Glassco poured his experiences into Memoirs of Montparnasse, the most high-spirited and readable of the lost generation autobiographies. Published in 1970, the book was presented as having been written during the winter of 1932–33 in a Montreal hospital where the author was being treated for tuberculosis. It later emerged that Glassco penned most of Memoirs of Montparnasse in the 1960s, and that he invented many of his sparkling conversations with famous writers. Brian Busby’s new biography, the culmination of years of research, draws on archives as far away as Estonia to separate fact from fiction in the life of a man who disdained truth in favour of a good story. By following Glassco’s career through his later years as a writer, local politician, and gentleman farmer in Quebec’s Eastern Townships, Busby asks implicit questions about the creation of literary reputations in Canada.

ENTRIES SHOWN.
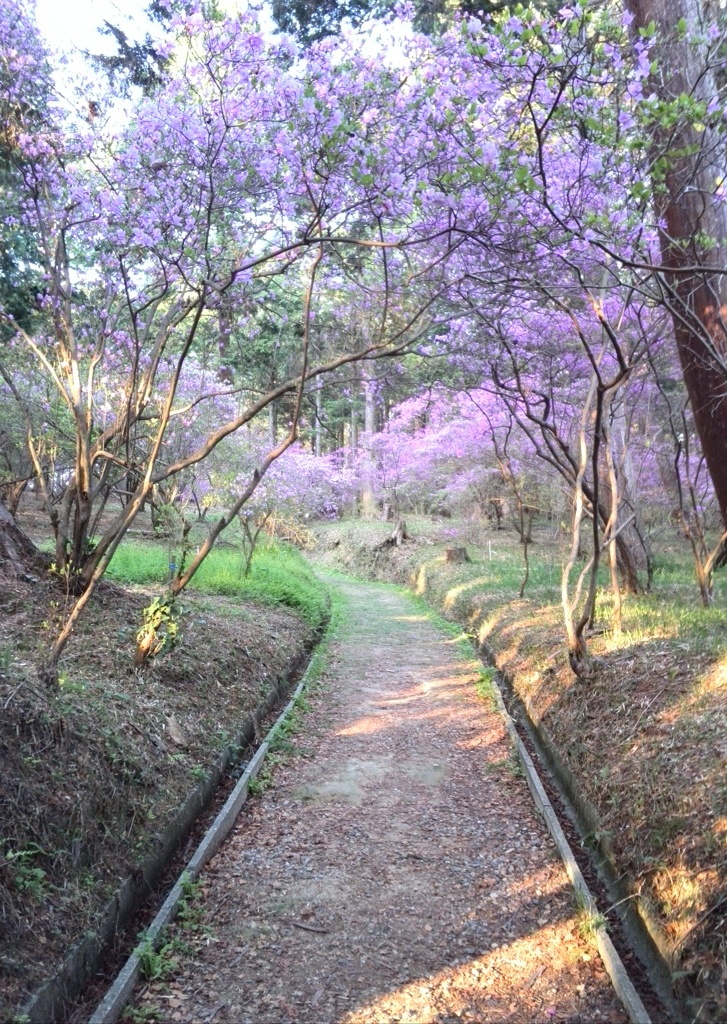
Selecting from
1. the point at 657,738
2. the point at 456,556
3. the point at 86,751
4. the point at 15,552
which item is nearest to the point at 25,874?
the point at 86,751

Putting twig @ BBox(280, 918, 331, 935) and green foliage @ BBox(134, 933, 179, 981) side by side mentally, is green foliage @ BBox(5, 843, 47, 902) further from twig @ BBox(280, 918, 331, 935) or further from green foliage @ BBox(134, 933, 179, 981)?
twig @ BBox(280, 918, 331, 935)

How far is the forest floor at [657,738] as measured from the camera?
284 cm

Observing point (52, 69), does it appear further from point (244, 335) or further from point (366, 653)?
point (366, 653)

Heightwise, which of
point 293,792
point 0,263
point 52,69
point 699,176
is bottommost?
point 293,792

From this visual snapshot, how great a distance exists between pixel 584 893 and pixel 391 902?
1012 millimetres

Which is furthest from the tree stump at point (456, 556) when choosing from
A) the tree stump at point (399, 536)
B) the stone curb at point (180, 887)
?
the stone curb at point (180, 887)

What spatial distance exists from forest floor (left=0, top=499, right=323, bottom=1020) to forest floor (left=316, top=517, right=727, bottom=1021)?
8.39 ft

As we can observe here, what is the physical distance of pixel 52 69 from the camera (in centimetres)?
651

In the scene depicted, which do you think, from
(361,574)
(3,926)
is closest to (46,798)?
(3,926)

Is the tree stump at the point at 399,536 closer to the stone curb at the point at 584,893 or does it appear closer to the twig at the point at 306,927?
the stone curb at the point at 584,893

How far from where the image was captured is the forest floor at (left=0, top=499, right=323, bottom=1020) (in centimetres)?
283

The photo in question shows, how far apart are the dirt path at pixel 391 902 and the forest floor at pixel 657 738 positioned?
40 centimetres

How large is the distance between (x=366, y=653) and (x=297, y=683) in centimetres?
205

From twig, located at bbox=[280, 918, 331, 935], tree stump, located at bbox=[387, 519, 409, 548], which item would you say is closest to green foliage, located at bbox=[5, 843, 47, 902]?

TASK OBJECTIVE.
Carry on the passage about Glassco and his Memoirs of Montparnasse, picking up right after its final sentence.

ANSWER BELOW.
Glassco was a prolific author of elegant, sadomasochistic pornography; his internationally bestselling whipping classic, Harriet Marwood, Governess, is stylistically superior to many revered creations of CanLit. Yet in contrast to the reception received by the work of Henry Miller or Charles Bukowski, Glassco’s naughty books never attracted an underground following in his own country. Even Memoirs of Montparnasse, praised everywhere, fell into neglect after accusations that it caught the spirit rather than the letter of the lost generation. It took an American publisher, New York Review Books, to bring the memoirs back into print in 2007. As principal translator of the groundbreaking Poetry of French Canada in Translation (1970), Glassco is also a pioneer of Canadian literary translation. A prestigious annual prize bears his name, and his own verse won the Governor General’s Award for poetry in 1972. Regardless of these successes, this scrupulous and often amusing biography suggests that the best of Glassco’s work, like much of the truth of his life, remained hidden from the public eye.